Página -

——

Extractos de un texto de Patrick Sabatier, publicado en Libération. Traducción del francés de Gonzalo Martner.

Donald Trump, con su mantra MAGA (Make America Great Again), se presentó como profeta de un regreso a la tierra prometida donde la vida estaba encuadrada en torno al tríptico Trabajo-Familia (patriarcal)-Patria, con los hombres como verdaderos varones, con armas al alcance, con las mujeres como madres y amas de casa, y donde los jóvenes podían salir adelante a través del ejército (como los marines en el caso de Vance), la empresa (en la alta tecnología californiana) y la familia y la fe (católica en su caso), validando su billete de entrada en esa «clase media» que los votantes de Trump reivindican con orgullo.
No conciben otra «lucha de clases» que la que pueda preservar, o aumentar, el «poder adquisitivo» que es su carta de presentación a la «sociedad de consumo» del país más rico que la humanidad haya conocido. No los motivan tanto los fines de mes, aunque sean más difíciles, ni las desigualdades, sino el gran temor del fin del mundo, su mundo. Aunque estén frustrados porque el sueño americano no tenga, para la mayoría de ellos, nada en común con su realidad cotidiana, y que sospechen que es una gran ilusión, aún desean creer en él.
Para ellos es una cuestión de identidad (ciudadanos del imperio más poderoso de la historia), de economía (accionistas de una sociedad de consumo que gran parte de la humanidad solo puede soñar), y de cultura (miembros de una tribu que tiene a «Dios a su lado» mientras obedezca a los valores de la religión cristiana). Aterrados por el posible colapso de este mundo, han apoyado a quien les promete preservarlo tras los muros que les protegerán de las amenazas que hacen pesar las mutaciones del planeta: el cambio climático, la evolución demográfica, los desplazamientos de población, el agotamiento de los recursos, las reivindicaciones de igualdad de las minorías, sin hablar de las de las mujeres.

Para creer en esto deben negar el pasado y rechazar a las «élites» que les recuerdan que este mundo es el resultado de varios siglos de dominación del planeta por el grupo humano del que forman parte —el «hombre blanco» (las poblaciones europeas)— y que su «civilización», la «American Way of Life», fue fundada sobre la conquista, la colonización y la sumisión de las otras poblaciones, incluyendo la esclavitud y el genocidio, y sobre el pillaje y la destrucción de los recursos naturales del planeta.
También deben permanecer ciegos sobre el futuro y rechazar a esas mismas «élites» que advierten que este mundo del crecimiento sin fin es insostenible debido al cambio climático, al agotamiento de los recursos planetarios, y también a la «mundialización», de la que por mucho tiempo fueron artífices y beneficiarios, pero que se dio vuelta contra ellos con la emergencia de potencias que les hacen competencia. Prefieren creer en la «verdad alternativa» que les promete Trump, en la que el Apocalipsis no ocurrirá.

——

Material proporcionado -
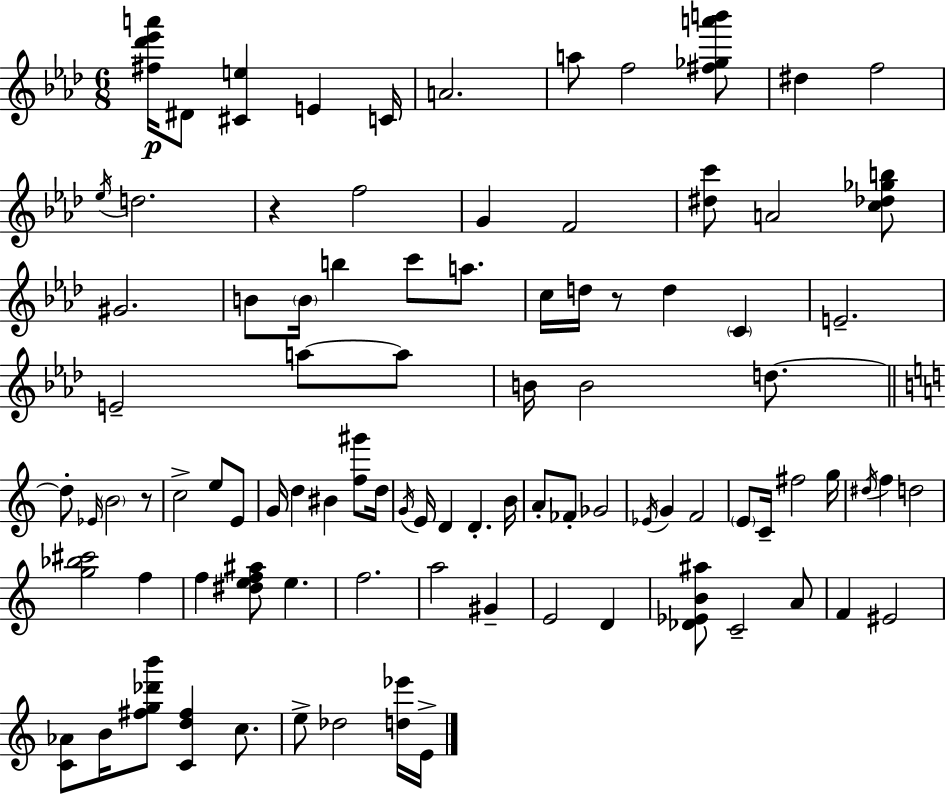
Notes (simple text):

[F#5,Db6,Eb6,A6]/s D#4/e [C#4,E5]/q E4/q C4/s A4/h. A5/e F5/h [F#5,Gb5,A6,B6]/e D#5/q F5/h Eb5/s D5/h. R/q F5/h G4/q F4/h [D#5,C6]/e A4/h [C5,Db5,Gb5,B5]/e G#4/h. B4/e B4/s B5/q C6/e A5/e. C5/s D5/s R/e D5/q C4/q E4/h. E4/h A5/e A5/e B4/s B4/h D5/e. D5/e Eb4/s B4/h R/e C5/h E5/e E4/e G4/s D5/q BIS4/q [F5,G#6]/e D5/s G4/s E4/s D4/q D4/q. B4/s A4/e FES4/e Gb4/h Eb4/s G4/q F4/h E4/e C4/s F#5/h G5/s D#5/s F5/q D5/h [G5,Bb5,C#6]/h F5/q F5/q [D#5,E5,F5,A#5]/e E5/q. F5/h. A5/h G#4/q E4/h D4/q [Db4,Eb4,B4,A#5]/e C4/h A4/e F4/q EIS4/h [C4,Ab4]/e B4/s [F#5,G5,Db6,B6]/e [C4,D5,F#5]/q C5/e. E5/e Db5/h [D5,Eb6]/s E4/s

——

Tarea pendiente -
Transcribe sin cambios, del texto sobre Trump, todo lo que va desde "Para ellos es" hasta "de las mujeres.".

Resultado obtenido -
Para ellos es una cuestión de identidad (ciudadanos del imperio más poderoso de la historia), de economía (accionistas de una sociedad de consumo que gran parte de la humanidad solo puede soñar), y de cultura (miembros de una tribu que tiene a «Dios a su lado» mientras obedezca a los valores de la religión cristiana). Aterrados por el posible colapso de este mundo, han apoyado a quien les promete preservarlo tras los muros que les protegerán de las amenazas que hacen pesar las mutaciones del planeta: el cambio climático, la evolución demográfica, los desplazamientos de población, el agotamiento de los recursos, las reivindicaciones de igualdad de las minorías, sin hablar de las de las mujeres.